Lymah

Posted on May 9 • Edited on May 10

I Built a Permissionless On-Chain Agent Training Arena on Solana in 3 Weeks

#solana #ai #bevy #rust

Immutable logs as a verifiable audit trail

What happens when you put AI agent training on a blockchain, and what I wish someone had told me before I started.

TL;DR: I built a Solana program that logs AI agent training episodes on-chain, making learning verifiable and tamper-proof. Two agents competed in a 10×10 grid. After 50 episodes, the Q-learning agent's average reward climbed from 0.10 to 6.50+. Every step is immutable on devnet. The primitive works. Here's how I got there and what broke along the way.

The Problem Nobody Talks About
What I Built
Why Solana — Not a Database
The Three Instructions
The Agents Actually Learn
The Dashboard
What I Learned
The Numbers
What's Next
Try It

The Problem Nobody Talks About

Here's something that bothered me for a while before I could articulate it clearly.

When someone tells you their AI agent trained for 10,000 episodes and achieved superhuman performance, you have exactly two options: believe them, or don't. There's no third option. No audit trail. No verifiable history. No way to distinguish an agent that genuinely learned from one that someone hardcoded a lookup table for and called "trained behavior."

The entire field of agent training runs on trust. And trust, it turns out, is a terrible foundation for an economy that's supposed to be built on agents doing real work.

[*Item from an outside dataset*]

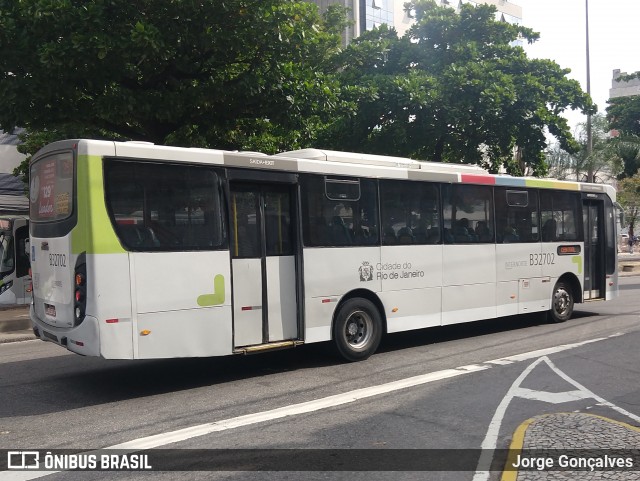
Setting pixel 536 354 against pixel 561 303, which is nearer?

I kept thinking about this during the Agentic SWARM Hackathon (Canteen × Colosseum, April–May 2026). The question I kept coming back to was: what would it look like if you couldn't fake it? What if every training step left a permanent, public, verifiable mark?

That's what I spent three weeks trying to build. The result is a small 10×10 grid world with two competing agents. The primitive it demonstrates is not.

What I Built

swarm-arena is a permissionless on-chain agent training arena built on Solana.

Two agents compete in a resource-collection grid world powered by Bevy ECS, a Rust game engine that handles the simulation loop efficiently. After every 200 ticks, an episode ends. The scores get SHA256-hashed alongside the episode state, and that hash gets committed to Solana along with both agents' scores and a timestamp.

Agent reputation accumulates on-chain across episodes. If an agent crosses a score threshold, a SOL reward is released from a vault PDA automatically, no human in the loop.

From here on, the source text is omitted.